Department of Medicine, Division of Pulmonary, Allergy, and Critical Care, Perelman School of Medicine of the University of Pennsylvania, Philadelphia, PA, United States of America.
Northwestern University Feinberg School of Medicine, Chicago, IL, United States of America.
PLoS One. 2021 Aug 11;16(8):e0255989. doi: 10.1371/journal.pone.0255989. eCollection 2021.
Automated specialty palliative care consultation (SPC) has been proposed as an intervention to improve patient-centered care in the intensive care unit (ICU). Existing automated SPC trigger criteria are designed to identify patients at highest risk of in-hospital death. We sought to evaluate common mortality-based SPC triggers and determine whether these triggers reflect actual use of SPC consultation. We additionally aimed to characterize the population of patients who receive SPC without meeting mortality-based triggers.
We conducted a retrospective cohort study of all adult ICU admissions from 2012-2017 at an academic medical center with five subspecialty ICUs to determine the sensitivity and specificity of the five most common SPC triggers for predicting receipt of SPC. Among ICU admissions receiving SPC, we assessed differences in patients who met any SPC trigger compared to those who met none.
Of 48,744 eligible admissions, 1,965 (4.03%) received SPC; 979 (49.82%) of consultations met at least 1 trigger. The sensitivity and specificity for any trigger predicting SPC was 49.82% and 79.61%, respectively. Patients who met no triggers but received SPC were younger (62.71 years vs 66.58 years, mean difference (MD) 3.87 years (95% confidence interval (CI) 2.44-5.30) p<0.001), had longer ICU length of stay (11.43 days vs 8.42 days, MD -3.01 days (95% CI -4.30 --1.72) p<0.001), and had a lower rate of in-hospital death (48.68% vs 58.12%, p<0.001).

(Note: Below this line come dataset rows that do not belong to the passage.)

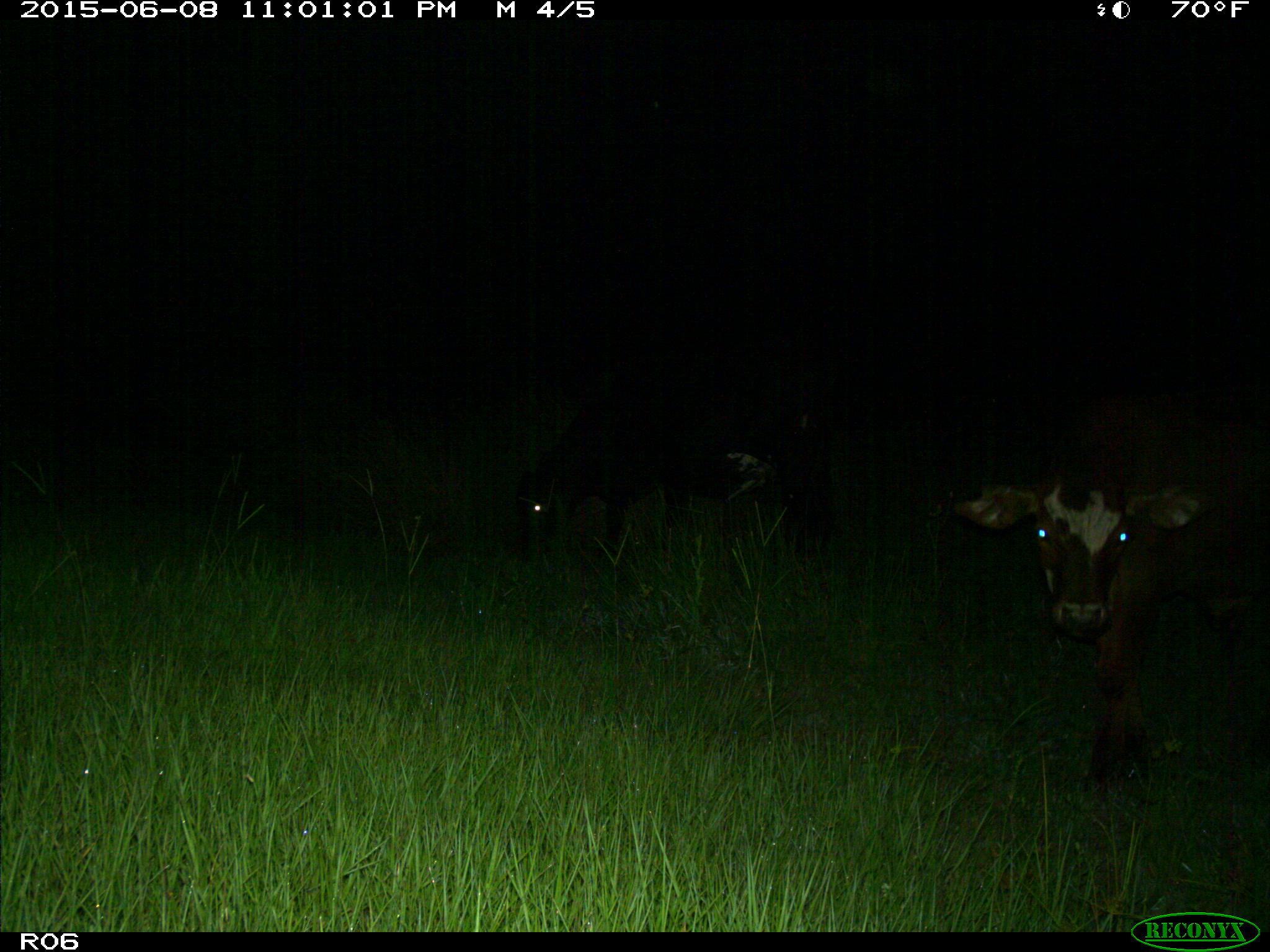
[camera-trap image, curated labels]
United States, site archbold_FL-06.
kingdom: Animalia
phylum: Chordata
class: Mammalia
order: Artiodactyla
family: Bovidae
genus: Bos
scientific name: Bos taurus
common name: domestic cow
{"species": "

Mortality-based triggers for specialty palliative care poorly reflect actual use of SPC in the ICU. Reliance on such triggers may unintentionally overlook an important population of patients with clinician-identified palliative care needs.
自动化专科姑息治疗咨询(SPC)已被提议作为一种干预措施,以改善重症监护病房(ICU)的以患者为中心的护理。现有的自动化 SPC 触发标准旨在识别住院期间死亡风险最高的患者。我们试图评估常见的基于死亡率的 SPC 触发因素,并确定这些触发因素是否反映了 SPC 咨询的实际使用情况。我们还旨在描述不符合基于死亡率的触发因素但接受 SPC 的患者人群。
我们对 2012 年至 2017 年期间在一家学术医疗中心的五个专科 ICU 进行的所有成年 ICU 入院进行了回顾性队列研究,以确定五种最常见的 SPC 触发因素预测接受 SPC 的敏感性和特异性。在接受 SPC 的 ICU 入院中,我们评估了符合任何 SPC 触发因素的患者与不符合任何 SPC 触发因素的患者之间的差异。
在 48744 名合格的入院患者中,有 1965 名(4.03%)接受了 SPC;979 名(49.82%)咨询符合至少 1 个触发因素。任何触发因素预测 SPC 的敏感性和特异性分别为 49.82%和 79.61%。虽然没有触发因素但接受 SPC 的患者更年轻(62.71 岁 vs 66.58 岁,平均差值(MD)为 3.87 岁(95%置信区间(CI)为 2.44-5.30)p<0.001),ICU 住院时间更长(11.43 天 vs 8.42 天,MD-3.01 天(95%CI-4.30-1.72)p<0.001),住院死亡率较低(48.68% vs 58.12%,p<0.001)。
基于死亡率的 SPC 触发因素不能很好地反映 ICU 中 SPC 的实际使用情况。依赖这些触发因素可能会无意中忽略具有临床医生确定的姑息治疗需求的重要患者群体。